A nasty, drug-resistant bacterium has been creeping out of hospitals and into communities.

Methicillin-resistant Staphylococcus aureus (MRSA) can cause skin infections and a severe pneumonia.

The non-drug-resistant form of the bacterium commonly co-exists with humans quietly, living on the skin or in the nose of about 30 percent of the population. The drug-resistant form seems to live, also in a quiet, innocuous fashion, on about 1 percent of people.

When MRSA gets under the surface of the skin, it starts off like a spider bite, and can progress to boils or abscesses. Sometimes there are many sites of infection. Most skin infections seem to resolve on their own, as the body's immune system clears them up. However, sometimes MRSA can spread through the bloodstream, causing life-threatening complications like pneumonia.

MRSA is transmitted by direct contact with other people or through hands touching a surface or object that has become contaminated. Crowded living conditions, such as among military recruits and prisoners, and poor hygiene increase the risk of transmission. Athletes also seem to be at risk.

Having an impaired immune system is also a risk for getting MRSA infections. Common causes of poor immune function are diabetes, cancer and being on steroid medications. If you get a skin infection, you can't know if it's MRSA without having a health care provider do a culture of the wound. A lab can identify the bacteria and which antibiotics it is susceptible to.

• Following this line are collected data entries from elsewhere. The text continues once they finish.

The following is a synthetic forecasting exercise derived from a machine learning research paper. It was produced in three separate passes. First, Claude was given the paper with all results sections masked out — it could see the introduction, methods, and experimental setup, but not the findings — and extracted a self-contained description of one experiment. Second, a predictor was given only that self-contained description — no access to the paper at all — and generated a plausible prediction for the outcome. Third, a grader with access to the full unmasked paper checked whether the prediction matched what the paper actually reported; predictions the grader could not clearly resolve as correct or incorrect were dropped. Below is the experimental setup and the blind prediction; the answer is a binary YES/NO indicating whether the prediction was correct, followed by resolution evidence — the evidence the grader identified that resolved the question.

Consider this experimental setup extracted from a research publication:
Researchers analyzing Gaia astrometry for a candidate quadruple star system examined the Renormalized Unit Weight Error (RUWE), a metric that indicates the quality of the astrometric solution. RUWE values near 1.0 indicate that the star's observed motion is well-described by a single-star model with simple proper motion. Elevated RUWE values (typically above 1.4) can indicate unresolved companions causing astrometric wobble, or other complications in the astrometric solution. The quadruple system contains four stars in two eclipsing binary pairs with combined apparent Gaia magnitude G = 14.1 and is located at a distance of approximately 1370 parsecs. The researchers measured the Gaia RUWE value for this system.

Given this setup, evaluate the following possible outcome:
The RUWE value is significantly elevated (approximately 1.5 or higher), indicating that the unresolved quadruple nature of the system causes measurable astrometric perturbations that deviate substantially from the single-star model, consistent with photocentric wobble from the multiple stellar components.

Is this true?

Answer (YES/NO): NO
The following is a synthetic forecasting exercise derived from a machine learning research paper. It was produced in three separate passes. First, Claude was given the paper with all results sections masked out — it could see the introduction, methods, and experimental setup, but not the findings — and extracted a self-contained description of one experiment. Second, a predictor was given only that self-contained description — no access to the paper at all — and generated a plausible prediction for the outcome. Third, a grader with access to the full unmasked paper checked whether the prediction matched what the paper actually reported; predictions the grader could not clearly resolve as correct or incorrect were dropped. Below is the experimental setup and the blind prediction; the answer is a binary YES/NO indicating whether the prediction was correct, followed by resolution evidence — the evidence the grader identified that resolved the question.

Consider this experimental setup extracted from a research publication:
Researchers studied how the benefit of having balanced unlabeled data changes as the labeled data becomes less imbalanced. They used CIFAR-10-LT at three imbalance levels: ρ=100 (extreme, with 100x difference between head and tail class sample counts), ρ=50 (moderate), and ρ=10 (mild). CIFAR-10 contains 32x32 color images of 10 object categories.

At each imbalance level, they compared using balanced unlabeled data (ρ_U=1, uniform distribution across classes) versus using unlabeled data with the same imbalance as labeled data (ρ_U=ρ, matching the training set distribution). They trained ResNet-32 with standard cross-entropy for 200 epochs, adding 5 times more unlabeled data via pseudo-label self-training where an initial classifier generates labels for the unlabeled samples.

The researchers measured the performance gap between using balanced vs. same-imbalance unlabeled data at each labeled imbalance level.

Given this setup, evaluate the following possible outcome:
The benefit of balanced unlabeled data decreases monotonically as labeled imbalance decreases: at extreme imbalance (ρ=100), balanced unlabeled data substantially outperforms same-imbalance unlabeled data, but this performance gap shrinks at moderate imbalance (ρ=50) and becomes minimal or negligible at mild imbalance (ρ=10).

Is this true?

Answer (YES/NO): NO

The first treatment for a MRSA abscess is drainage of the pus. This usually means making an incision in the skin over the area and letting it drain. Many people will get better with this step alone. Incising an abscess also has the advantage of letting out the stuff you have to culture. MRSA is still resistant to many antibiotics, and is always resistant to an antibiotic health care providers frequently hold in reserve called vancomycin. Vancomycin must be administered intravenously.

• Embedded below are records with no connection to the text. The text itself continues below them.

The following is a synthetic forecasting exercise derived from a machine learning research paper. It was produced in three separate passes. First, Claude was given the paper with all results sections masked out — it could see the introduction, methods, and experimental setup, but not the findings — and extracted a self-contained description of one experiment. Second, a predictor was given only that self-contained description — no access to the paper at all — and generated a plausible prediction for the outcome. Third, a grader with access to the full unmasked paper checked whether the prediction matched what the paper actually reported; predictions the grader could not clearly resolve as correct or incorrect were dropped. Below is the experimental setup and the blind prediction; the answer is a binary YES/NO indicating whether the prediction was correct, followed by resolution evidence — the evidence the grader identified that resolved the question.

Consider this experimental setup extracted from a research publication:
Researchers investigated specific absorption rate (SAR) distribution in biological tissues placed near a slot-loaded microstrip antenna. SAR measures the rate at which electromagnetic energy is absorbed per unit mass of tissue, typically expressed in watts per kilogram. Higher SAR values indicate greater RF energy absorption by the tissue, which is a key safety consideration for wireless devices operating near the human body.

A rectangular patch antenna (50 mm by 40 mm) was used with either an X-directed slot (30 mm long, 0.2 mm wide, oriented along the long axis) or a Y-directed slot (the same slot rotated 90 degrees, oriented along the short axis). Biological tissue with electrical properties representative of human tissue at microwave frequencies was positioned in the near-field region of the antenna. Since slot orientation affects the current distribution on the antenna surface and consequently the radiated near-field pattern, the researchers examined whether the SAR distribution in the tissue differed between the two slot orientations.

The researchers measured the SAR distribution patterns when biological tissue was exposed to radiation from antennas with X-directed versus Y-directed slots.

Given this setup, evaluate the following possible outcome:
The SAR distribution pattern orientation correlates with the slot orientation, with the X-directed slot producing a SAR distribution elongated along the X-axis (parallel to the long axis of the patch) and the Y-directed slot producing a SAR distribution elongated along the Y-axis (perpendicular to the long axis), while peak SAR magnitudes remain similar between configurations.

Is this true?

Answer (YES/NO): NO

And this is the essence of why this bacterium is dangerous, and a public health hazard. When treating infections, we now sometimes have to start with vancomycin, a very expensive drug that generally requires hospitalization. If we aren't paranoid enough about it, a case might slip through the cracks and cause devastation in some unlucky person.

And the cost will do bad things to the health care system. Physicians will start practicing defensively, not wanting to be sued for undertreating what later turns out to be MRSA. And excessive use of vancomycin means that Staph. aureus, and other bacteria, will probably develop resistance to that drug, too. A few cases of vancomycin resistant Staph. aureus have already appeared in the country. Don't worry, there are still antibiotics left, but it's an arms race.

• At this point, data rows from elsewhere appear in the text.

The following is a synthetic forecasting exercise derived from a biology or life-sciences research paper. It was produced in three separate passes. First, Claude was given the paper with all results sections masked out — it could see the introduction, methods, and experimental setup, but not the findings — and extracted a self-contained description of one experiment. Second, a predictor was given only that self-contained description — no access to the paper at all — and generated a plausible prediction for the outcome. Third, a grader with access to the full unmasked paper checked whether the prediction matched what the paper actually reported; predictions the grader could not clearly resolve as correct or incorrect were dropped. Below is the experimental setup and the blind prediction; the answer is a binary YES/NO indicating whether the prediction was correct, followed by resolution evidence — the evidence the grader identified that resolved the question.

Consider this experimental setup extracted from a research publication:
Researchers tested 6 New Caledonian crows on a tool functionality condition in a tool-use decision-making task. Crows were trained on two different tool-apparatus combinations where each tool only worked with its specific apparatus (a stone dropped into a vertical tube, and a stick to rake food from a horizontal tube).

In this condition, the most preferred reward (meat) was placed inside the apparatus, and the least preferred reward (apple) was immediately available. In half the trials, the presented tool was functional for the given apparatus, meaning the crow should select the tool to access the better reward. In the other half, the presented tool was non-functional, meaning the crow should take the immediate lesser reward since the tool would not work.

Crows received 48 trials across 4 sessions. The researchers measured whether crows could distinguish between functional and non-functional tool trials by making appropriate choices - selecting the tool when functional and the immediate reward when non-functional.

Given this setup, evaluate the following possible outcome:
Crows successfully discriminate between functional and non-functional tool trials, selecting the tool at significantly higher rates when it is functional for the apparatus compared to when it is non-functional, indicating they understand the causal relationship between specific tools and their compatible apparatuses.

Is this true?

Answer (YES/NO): NO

Interestingly, research indicates that the current version of community-acquired MRSA is a descendant of a similar bacterium that caused widespread skin infections in the 1950s, and then somehow went underground. That infection, then called "phage type 8 0/8 1," was eliminated when synthetic penicillins arrived on the market in the 1960s.

The new community-acquired MRSA probably qualifies as an actual emerging epidemic. A research team in Denmark, for example, estimates that cases are doubling about every six months.

You can blame community MRSA on the overuse of antibiotics. Frequently patients who present to a primary care office with a respiratory infection expect antibiotics, and many physicians find it hard to say no. Constant exposure to antibiotics causes bacteria to become resistant to them through natural selection -- the bacteria that aren't killed by the chemical live on to make more bacteria like themselves.

Antibiotics are available in some countries without a prescription. Also, they are commonly added to animal feeds to stimulate growth, and bacteria in those settings become resistant, too.

You can reduce your chances of getting MRSA by some common-sense hygiene. Wash your hands frequently. Avoid contact with other people's wounds or anything that the wound has touched. Avoid sharing personal items that touch the body like razors and sports equipment. Clean sports equipment regularly.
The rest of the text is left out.